Казалось бы, подумаешь – за тобой везде ходят ненавязчивые товарищи! Ведь тебя же не бьют и, по большому счету, к тебе не лезут. Но в то же время ты понимаешь, что у тебя отняли такую «мелочь», как свободу, и ты уже не можешь идти, куда тебе надо, и встречаться с теми, с кем хочешь.
Клима выручило то, что он успешно прошел экзамен по испытанию шоферов и получил права на управление автомобилем. Теперь он мог обходиться без курьера и за день успевал переделать множество дел – даже без помощи Гали. Но самое главное – он мог попросту уехать от своих соглядатаев. Даже когда им выделили служебный автомобиль, оказалось, что он не в состоянии угнаться за «Машкой».
Несколько раз Клим с великими предосторожностями наведывался в Салтыковку. Какое это было счастье – приезжать к Нине, гулять с ней по золотым березовым рощам и строить безумные планы на будущее!
Отец Томас записал Нину жительницей саратовской деревни Хильдой Шульц, и Клим подсчитывал ее многочисленные фамилии:
– Купина – по рождению, Одинцова – по первому мужу, Бремер – по псевдониму, Рейх – по фальшивому мужу, а Жульц, то есть Шульц – по документам.
Нина смеялась:
– А на самом деле – Рогова, жена Рогова.
Вернувшись в дом, они поднимались в кабинет Белова и листали географический атлас.
– Для полного счастья нам нужна вкусная еда, подходящая одежда и крыша над головой, – говорил Клим. – Все это может стоить очень дорого, если ты обитаешь в Лондоне, или очень дешево, если ты живешь там, где бывают лучшие закаты в мире. Как тебе идея – поселиться в Британском Гондурасе?
Нина изучала статью в энциклопедии и морщилась:
– Не пойдет. Там ураганы и наводнения.
– А как насчет Японии? Найдем живописную деревушку в горах – чтобы в округе имелись кленовые леса, пагоды и водопады. Будем учить в школе местных ребятишек, а когда надоест, переместимся в итальянские Альпы или на Гавайские острова.
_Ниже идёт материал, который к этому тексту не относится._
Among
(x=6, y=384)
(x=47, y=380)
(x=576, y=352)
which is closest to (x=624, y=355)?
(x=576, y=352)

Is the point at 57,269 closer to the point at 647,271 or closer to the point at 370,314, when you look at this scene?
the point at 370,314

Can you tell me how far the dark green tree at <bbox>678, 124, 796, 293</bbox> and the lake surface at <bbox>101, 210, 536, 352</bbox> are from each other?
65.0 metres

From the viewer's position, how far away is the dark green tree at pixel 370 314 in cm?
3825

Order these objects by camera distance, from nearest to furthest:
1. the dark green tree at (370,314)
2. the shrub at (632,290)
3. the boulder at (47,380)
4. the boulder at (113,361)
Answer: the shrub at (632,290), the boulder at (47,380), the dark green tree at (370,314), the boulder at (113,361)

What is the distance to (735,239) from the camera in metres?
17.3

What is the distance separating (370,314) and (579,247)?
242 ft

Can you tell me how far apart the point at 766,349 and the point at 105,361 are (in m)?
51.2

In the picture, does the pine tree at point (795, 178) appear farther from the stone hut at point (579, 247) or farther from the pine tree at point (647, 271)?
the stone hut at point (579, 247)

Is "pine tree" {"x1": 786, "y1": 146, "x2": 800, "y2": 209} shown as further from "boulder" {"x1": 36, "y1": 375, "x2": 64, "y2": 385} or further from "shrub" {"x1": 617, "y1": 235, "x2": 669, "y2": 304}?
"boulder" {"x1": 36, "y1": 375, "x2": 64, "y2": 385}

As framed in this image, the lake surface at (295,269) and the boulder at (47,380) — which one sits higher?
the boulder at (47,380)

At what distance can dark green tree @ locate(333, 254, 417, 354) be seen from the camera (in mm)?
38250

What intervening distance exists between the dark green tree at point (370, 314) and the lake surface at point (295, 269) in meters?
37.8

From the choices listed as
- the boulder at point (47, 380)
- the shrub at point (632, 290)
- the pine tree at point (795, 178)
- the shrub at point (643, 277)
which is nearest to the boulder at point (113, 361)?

Клим и Нина понимали, что сельская идиллия выглядит хорошо только на туристических открытках, и чем дальше они уедут от пороков цивилизации, тем ближе будут нищета, эпидемии и религиозный фанатизм. Но им страшно нравилось играть в «другой мир», в котором не существовало ни политики, ни паспортов, ни проклятого денежного вопроса. Как было бы здорово, переместиться в любую точку Земли с уверенностью, что никто не заподозрит тебя в шпионаже и не осудит за то, что ты не веришь в местных богов! Как было бы здорово, если бы Китти могла спокойно играть с местной детворой и не переживать из-за «неправильного» разреза глаз или «странных» родителей!
– Сейчас главное – это встретиться с Баблояном, оформить через него заграничный паспорт и отправить тебя в Германию, – говорил Клим.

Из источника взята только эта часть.